Image from: www.breakfreephysiotherapy.ca/blog/low-back-pain-from-squats
Executing the main.py script, you will launch the app and display the menu. Here you can select one particular exercise or start a workout:
Once you select one exercise you will be asked, thanks to the voice synthesiser, to give some details about the exercise, such as how many repetitions, sets and the recovery time all through speech interaction. This feature has to be improved and it depends a lot on your bandwidth (Google Speech Recognition just records the audio and sends it to a server to analyze it). Then the exercise will start and you should see landmarks appear on your body.
Squat: when the exercise starts the user can see landmarks and angles on your body. In the top right corner, there is the counter, only good executions will be considered by it, in the top centre there is the timer,
which starts at the exact moment the user starts the first squat,
and the feedback the app gives to the user during the exercise: good repetition, too fast, too slow, should go a bit more down or your backbone is not aligned.
Wallsit: wallsit is a static exercise in which there are no repetitions but instead the athlete has to keep a precise position for a certain amount of time. The timer starts when the user is in the right position and in the end it will show how many seconds the user had a good position over the total second of workout selected by the user.

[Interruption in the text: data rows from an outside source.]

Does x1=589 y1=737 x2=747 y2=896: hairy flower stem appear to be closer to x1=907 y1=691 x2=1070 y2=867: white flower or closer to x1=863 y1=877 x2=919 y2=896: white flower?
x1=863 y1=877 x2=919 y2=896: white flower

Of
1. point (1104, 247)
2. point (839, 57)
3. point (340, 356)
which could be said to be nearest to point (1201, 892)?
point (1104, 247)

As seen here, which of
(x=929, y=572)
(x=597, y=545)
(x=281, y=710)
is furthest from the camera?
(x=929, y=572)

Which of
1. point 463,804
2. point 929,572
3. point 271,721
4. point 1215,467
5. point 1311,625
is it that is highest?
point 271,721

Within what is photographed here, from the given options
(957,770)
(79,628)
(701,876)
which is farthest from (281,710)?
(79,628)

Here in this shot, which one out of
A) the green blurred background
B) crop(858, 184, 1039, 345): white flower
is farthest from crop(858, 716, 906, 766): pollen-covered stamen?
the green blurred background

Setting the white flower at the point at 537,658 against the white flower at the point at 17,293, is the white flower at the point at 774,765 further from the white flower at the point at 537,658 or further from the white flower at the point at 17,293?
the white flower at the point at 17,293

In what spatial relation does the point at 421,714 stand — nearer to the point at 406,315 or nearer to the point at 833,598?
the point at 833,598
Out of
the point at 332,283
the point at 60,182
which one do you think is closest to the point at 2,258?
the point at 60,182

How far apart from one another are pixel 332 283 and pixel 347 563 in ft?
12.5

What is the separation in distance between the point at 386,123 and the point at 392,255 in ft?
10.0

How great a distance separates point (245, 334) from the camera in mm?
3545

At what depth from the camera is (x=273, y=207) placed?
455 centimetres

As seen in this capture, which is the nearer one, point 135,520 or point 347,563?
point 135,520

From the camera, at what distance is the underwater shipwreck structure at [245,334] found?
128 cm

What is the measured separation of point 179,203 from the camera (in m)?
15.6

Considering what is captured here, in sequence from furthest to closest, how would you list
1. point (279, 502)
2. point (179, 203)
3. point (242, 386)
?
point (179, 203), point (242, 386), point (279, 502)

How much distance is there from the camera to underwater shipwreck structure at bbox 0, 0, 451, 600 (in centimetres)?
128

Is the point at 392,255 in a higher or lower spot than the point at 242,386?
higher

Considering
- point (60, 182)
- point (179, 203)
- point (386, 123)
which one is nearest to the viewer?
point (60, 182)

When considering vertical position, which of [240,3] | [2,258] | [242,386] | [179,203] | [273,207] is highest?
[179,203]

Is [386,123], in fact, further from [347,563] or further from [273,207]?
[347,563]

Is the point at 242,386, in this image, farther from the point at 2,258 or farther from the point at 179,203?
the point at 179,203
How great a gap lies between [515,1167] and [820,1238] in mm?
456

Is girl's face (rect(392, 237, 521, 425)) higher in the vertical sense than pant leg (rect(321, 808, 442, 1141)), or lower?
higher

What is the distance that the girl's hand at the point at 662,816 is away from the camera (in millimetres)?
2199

In this screenshot, the user is keeping the right position and in the top left corner there's a green feedback that shows that everything is ok.
In this other example, the user assumes a wrong position, in particular, he is going too low and the angle is too small, the system alerts the user showing red feedback and these seconds of execution will be labelled as wrong.
Workout: The workout is just a combination of the two above exercises, in which the user can choose to do both multiple times in a row without selecting it every time.